WORK INSTRUCTIONS: Transcribe the material exactly. Images do not belong in the copy.

DATA TO USE:
-----
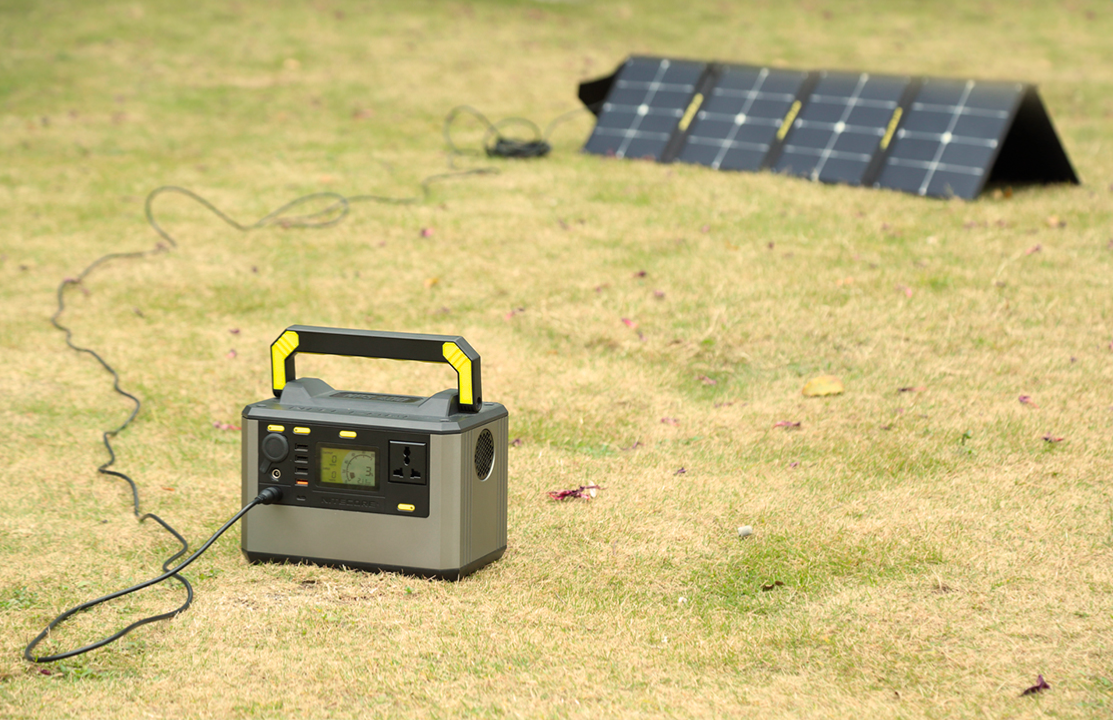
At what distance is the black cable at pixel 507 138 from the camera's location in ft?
30.8

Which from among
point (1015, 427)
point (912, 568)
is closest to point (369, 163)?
point (1015, 427)

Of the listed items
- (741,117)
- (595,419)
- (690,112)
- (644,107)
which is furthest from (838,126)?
(595,419)

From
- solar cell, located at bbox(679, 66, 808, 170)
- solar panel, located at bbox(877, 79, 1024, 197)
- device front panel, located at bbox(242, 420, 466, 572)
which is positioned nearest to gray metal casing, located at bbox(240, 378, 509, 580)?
device front panel, located at bbox(242, 420, 466, 572)

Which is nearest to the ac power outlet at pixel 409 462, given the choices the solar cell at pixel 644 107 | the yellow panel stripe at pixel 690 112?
the solar cell at pixel 644 107

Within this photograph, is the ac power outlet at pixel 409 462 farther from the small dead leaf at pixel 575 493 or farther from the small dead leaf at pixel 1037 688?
the small dead leaf at pixel 1037 688

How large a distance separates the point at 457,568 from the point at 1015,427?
8.48 ft

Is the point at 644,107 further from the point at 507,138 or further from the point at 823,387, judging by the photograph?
the point at 823,387

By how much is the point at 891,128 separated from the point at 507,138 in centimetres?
378

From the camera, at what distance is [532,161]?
365 inches

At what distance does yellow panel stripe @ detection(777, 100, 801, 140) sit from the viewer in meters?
8.80

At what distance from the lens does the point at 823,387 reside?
4879 millimetres

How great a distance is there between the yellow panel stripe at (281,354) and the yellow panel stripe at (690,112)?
6619mm

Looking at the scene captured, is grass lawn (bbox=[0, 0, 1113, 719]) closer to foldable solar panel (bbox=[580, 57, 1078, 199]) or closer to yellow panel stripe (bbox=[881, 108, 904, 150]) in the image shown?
foldable solar panel (bbox=[580, 57, 1078, 199])

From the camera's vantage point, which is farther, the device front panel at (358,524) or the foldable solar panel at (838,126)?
the foldable solar panel at (838,126)
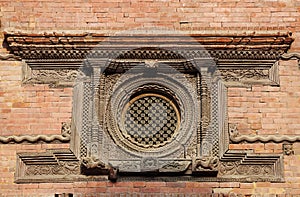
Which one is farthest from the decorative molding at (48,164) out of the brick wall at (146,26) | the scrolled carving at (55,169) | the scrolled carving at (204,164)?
the scrolled carving at (204,164)

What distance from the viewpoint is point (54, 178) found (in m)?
9.05

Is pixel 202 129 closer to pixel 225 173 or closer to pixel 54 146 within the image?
pixel 225 173

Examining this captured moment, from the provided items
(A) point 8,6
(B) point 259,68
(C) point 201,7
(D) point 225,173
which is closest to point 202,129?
-----
EXERCISE SOLUTION:
At what distance is the black cable at pixel 507 138 from the camera's location in ft?
30.8

Which from among
point (1015, 427)
point (912, 568)
is closest to point (369, 163)?
point (1015, 427)

Of the listed items
- (741,117)
- (595,419)
- (690,112)
- (644,107)
which is furthest from (838,126)?
(595,419)

From
- solar cell, located at bbox(679, 66, 808, 170)
- solar panel, located at bbox(877, 79, 1024, 197)
- device front panel, located at bbox(242, 420, 466, 572)
which is positioned nearest to gray metal casing, located at bbox(240, 378, 509, 580)?
device front panel, located at bbox(242, 420, 466, 572)

Which is nearest to the ac power outlet at pixel 409 462, given the choices the solar cell at pixel 644 107 | the yellow panel stripe at pixel 690 112?
the solar cell at pixel 644 107

Within this photograph, is the ac power outlet at pixel 409 462 farther from the small dead leaf at pixel 575 493 or farther from the small dead leaf at pixel 1037 688?
the small dead leaf at pixel 1037 688

How large a distance separates the point at 457,568 from the point at 1015,427?
8.48 ft

Is the point at 644,107 further from the point at 507,138 or further from the point at 823,387, judging by the photograph?
the point at 823,387

By how much is the point at 891,128 separated from the point at 507,138 in centimetres?
378

From the camera, at what distance is [532,161]?
365 inches

At what distance does yellow panel stripe @ detection(777, 100, 801, 140) sit from the viewer in meters?
8.80

At what distance from the lens does the point at 823,387 reside?
4879 millimetres

How great a distance is there between the yellow panel stripe at (281,354) and the yellow panel stripe at (690,112)?
6619mm

Looking at the scene captured, is grass lawn (bbox=[0, 0, 1113, 719]) closer to foldable solar panel (bbox=[580, 57, 1078, 199]) or closer to yellow panel stripe (bbox=[881, 108, 904, 150]) in the image shown?
foldable solar panel (bbox=[580, 57, 1078, 199])

From the camera's vantage point, which is farther, the device front panel at (358,524) or the foldable solar panel at (838,126)?
the foldable solar panel at (838,126)
Which one is farthest from the decorative molding at (48,164) out of the brick wall at (146,26) | the scrolled carving at (55,169) | the scrolled carving at (204,164)?
the scrolled carving at (204,164)

What distance from the viewpoint is point (54, 178) found (in m)?
9.05

Is pixel 202 129 closer to pixel 225 173 or closer to pixel 54 146 within the image?
pixel 225 173

Examining this captured moment, from the provided items
(A) point 8,6
(B) point 259,68
(C) point 201,7
(D) point 225,173
which is closest to point 202,129?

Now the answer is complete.